§ **TASK TO CARRY OUT**
Everything from the line containing "At what measured" down to the last line of the entries below must be transcribed exactly, and nothing else.

§ **MATERIAL SHOWN**

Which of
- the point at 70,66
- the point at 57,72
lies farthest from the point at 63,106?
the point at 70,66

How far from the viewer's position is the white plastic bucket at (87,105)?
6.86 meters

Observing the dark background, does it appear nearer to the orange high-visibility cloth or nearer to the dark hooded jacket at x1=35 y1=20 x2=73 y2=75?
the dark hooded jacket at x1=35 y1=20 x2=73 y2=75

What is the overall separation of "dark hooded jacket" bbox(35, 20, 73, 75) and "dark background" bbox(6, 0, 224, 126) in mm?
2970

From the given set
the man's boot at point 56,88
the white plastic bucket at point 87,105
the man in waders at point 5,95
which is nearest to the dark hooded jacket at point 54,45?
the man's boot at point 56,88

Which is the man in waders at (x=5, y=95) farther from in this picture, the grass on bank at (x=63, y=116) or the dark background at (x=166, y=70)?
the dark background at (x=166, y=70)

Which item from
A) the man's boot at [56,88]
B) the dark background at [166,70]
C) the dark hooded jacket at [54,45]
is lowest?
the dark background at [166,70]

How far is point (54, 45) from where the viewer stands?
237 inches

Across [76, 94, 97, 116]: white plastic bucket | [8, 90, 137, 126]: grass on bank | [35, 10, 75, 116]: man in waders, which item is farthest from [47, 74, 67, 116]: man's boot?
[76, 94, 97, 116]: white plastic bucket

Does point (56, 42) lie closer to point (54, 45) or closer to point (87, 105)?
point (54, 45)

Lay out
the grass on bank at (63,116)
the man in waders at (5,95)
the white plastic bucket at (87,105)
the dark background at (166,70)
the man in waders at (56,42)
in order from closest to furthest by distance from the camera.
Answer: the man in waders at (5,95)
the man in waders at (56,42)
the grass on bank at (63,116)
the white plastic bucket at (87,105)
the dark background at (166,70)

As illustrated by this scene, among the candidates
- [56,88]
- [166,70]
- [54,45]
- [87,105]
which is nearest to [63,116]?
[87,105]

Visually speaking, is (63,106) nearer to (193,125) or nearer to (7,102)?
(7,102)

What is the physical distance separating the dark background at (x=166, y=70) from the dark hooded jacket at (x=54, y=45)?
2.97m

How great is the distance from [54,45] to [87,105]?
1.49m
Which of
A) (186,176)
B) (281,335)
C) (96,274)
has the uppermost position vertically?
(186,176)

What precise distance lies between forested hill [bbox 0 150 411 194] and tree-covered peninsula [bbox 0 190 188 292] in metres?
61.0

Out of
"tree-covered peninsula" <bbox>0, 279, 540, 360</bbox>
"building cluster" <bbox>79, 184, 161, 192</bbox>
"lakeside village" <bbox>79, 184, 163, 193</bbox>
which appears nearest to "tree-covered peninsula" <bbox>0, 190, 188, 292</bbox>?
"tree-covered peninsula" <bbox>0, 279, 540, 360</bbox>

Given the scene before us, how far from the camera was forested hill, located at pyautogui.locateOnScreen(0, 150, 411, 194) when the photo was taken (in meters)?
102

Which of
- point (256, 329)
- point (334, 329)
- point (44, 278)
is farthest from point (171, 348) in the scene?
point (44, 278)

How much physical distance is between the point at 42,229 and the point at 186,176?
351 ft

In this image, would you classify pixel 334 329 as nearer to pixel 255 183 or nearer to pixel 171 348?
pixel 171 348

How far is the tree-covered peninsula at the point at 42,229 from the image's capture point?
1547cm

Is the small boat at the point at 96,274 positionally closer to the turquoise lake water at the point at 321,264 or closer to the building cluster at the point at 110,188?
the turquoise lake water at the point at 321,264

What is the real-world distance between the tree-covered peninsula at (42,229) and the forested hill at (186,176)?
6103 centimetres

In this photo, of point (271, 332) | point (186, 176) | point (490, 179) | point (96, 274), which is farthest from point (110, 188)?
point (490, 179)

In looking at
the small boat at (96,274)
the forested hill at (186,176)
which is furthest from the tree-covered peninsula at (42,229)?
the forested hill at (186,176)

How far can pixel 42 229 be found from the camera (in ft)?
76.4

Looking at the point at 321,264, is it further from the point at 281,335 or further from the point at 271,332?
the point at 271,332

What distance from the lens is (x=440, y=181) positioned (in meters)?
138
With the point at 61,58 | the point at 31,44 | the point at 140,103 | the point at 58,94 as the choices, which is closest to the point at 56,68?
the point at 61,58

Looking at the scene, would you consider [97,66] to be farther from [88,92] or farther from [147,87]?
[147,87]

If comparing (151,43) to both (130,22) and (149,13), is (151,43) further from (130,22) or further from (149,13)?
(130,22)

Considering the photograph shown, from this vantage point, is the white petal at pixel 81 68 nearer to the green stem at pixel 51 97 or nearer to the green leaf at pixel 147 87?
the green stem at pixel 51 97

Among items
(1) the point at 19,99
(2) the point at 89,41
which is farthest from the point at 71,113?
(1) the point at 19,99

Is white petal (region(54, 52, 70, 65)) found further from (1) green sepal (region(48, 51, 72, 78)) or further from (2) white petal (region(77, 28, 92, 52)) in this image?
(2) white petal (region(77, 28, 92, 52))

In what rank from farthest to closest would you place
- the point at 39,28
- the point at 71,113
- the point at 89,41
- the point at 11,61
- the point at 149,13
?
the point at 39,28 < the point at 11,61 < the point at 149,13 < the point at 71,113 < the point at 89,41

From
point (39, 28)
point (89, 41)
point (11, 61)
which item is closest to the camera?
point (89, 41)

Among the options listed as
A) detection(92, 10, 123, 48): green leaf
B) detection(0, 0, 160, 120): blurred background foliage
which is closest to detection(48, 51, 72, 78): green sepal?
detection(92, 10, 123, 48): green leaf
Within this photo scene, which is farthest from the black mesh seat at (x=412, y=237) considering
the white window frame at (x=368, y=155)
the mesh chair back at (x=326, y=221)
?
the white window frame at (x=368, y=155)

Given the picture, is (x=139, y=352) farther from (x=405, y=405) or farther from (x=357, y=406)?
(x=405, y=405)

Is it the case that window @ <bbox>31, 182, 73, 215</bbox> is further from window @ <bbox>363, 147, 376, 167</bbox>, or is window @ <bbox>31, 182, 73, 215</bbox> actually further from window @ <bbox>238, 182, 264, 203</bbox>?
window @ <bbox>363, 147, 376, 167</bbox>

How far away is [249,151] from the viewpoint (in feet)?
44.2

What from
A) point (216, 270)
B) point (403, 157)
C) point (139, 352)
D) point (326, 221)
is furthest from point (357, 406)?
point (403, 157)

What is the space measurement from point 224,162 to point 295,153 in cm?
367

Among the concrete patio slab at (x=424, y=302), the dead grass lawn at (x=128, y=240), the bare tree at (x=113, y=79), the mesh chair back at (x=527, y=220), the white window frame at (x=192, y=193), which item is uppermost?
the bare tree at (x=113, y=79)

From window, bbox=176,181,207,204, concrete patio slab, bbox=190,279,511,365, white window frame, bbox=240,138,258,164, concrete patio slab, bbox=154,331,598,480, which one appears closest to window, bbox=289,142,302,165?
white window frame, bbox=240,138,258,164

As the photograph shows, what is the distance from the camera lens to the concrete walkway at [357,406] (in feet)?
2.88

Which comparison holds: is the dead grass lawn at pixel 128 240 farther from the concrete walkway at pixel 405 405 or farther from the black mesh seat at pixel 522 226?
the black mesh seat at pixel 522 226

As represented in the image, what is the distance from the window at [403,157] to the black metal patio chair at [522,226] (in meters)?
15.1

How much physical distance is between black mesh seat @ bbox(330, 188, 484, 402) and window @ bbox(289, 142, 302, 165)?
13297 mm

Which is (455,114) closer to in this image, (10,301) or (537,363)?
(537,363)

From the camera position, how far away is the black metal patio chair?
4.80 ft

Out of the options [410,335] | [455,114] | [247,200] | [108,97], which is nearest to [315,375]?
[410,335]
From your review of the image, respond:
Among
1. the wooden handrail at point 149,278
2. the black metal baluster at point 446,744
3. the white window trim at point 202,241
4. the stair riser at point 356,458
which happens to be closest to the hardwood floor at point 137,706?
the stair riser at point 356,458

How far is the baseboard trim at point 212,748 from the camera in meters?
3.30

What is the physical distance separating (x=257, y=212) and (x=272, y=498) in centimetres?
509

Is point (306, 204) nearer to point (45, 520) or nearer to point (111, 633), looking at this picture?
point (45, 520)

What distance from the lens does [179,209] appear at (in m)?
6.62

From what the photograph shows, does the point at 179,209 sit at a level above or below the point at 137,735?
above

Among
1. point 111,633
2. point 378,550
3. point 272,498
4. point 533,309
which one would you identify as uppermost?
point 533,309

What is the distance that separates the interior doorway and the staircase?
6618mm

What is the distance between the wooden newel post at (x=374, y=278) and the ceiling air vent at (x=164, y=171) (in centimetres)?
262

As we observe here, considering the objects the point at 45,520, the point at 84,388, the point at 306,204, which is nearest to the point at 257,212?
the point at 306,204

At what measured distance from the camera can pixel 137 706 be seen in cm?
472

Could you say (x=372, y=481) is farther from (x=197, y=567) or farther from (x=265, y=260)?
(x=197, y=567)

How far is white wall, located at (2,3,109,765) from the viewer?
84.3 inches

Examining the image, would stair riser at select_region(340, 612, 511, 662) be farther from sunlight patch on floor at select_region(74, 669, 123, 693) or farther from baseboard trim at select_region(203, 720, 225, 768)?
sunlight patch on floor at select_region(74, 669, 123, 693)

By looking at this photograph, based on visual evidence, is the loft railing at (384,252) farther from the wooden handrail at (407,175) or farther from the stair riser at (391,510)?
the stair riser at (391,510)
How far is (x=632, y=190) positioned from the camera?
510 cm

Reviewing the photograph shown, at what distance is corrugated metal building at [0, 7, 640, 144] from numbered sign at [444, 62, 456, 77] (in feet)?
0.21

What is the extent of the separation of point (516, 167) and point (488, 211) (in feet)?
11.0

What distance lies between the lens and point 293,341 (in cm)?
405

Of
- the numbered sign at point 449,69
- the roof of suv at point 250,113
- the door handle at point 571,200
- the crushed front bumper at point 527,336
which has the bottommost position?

§ **TASK OUTPUT**
At what measured distance from the camera can pixel 137 706 be seen in cm?
472

Could you say (x=372, y=481) is farther from (x=197, y=567) or farther from (x=265, y=260)?
(x=197, y=567)

How far is white wall, located at (2,3,109,765) from the viewer?
84.3 inches

Examining the image, would stair riser at select_region(340, 612, 511, 662) be farther from sunlight patch on floor at select_region(74, 669, 123, 693) or farther from baseboard trim at select_region(203, 720, 225, 768)?
sunlight patch on floor at select_region(74, 669, 123, 693)

By looking at this photograph, based on visual evidence, is the loft railing at (384,252) farther from the wooden handrail at (407,175) or farther from the stair riser at (391,510)?
the stair riser at (391,510)
How far is (x=632, y=190) positioned from the camera?
510 cm

Reviewing the photograph shown, at what distance is corrugated metal building at [0, 7, 640, 144] from numbered sign at [444, 62, 456, 77] (in feet)?
0.21

What is the extent of the separation of point (516, 167) and point (488, 211) (in feet)?
11.0

What distance lies between the lens and point 293,341 (in cm)?
405

Of
- the numbered sign at point 449,69
- the roof of suv at point 250,113
- the door handle at point 571,200
- the crushed front bumper at point 527,336
which has the bottommost position?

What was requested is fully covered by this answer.